As indicated by Aiewsakun and Katzourakis (2015b), the availability of rich calibration information, as is the case for this FV example, represents an unrealistic scenario for most real-life situations. We therefore follow their performance evaluation of more realistic scenarios where only three nodes are available as calibrating nodes. We examine two of their “dispersed” and two of their “aggregated” node calibration schemes where all three calibrating nodes are of different time scales and of similar time scales, respectively (cf. Materials and Methods). In terms of model fit, the TDRexp model now consistently yields the best (log) marginal likelihood estimates among all models for the dispersed calibrating schemes (table 2). The (log) marginal likelihoods are more similar across models for the aggregated calibrating schemes and the estimates do not make any meaningful distinction between the TDRexp model and the UCLD model.

Table 2.

Model Fit Estimates under Different Dispersed and Aggregated Calibrations.

Clock Model	ln MLE
	Dispersed		Aggregated
	I	II	I	II
TDRuni	−33,643	−33,667	NAa	−33,635
TDRexp	−33,629	−33,638	−33,636	−33,637
Strict	−34,691	−33,933	−33,648	−33,933
UCLD	−33,655	−33,658	−33,635	−33,636
RLC	−33,655	−33,655	−33,649	−33,636

Note.—The exponential epoch model (TDRexp) outperforms the other clock models for the dispersed calibrations in terms of the log marginal likelihood (ln MLE) estimates, while differences are generally less conclusive for the aggregated calibrations.

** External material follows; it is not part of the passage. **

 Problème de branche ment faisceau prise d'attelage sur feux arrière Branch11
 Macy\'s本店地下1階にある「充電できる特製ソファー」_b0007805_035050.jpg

No estimate is available for the uniform epoch model because all shallow calibrating nodes fall under a single epoch.

In addition to model fit, we also evaluate the performance of the models in terms of node height estimation under the dispersed and aggregated calibration schemes. Assuming that the mean host divergence dates for 11 nodes represent the “true” age of the corresponding viral nodes, we summarize relative errors for age estimates across these nodes (fig. 2). For all four calibration schemes, the TDRexp model is consistently associated with the lowest mean relative error.

. 2.

Relative errors for the different clock models under the (a) Dispersed I, (b) Dispersed II, (c) Aggregated I, and (d) Aggregated II calibration schemes. The whiskers represent the standard error of the relative rates. The exponential epoch model (TDRexp) is associated with the lowest mean relative error for all four calibration schemes.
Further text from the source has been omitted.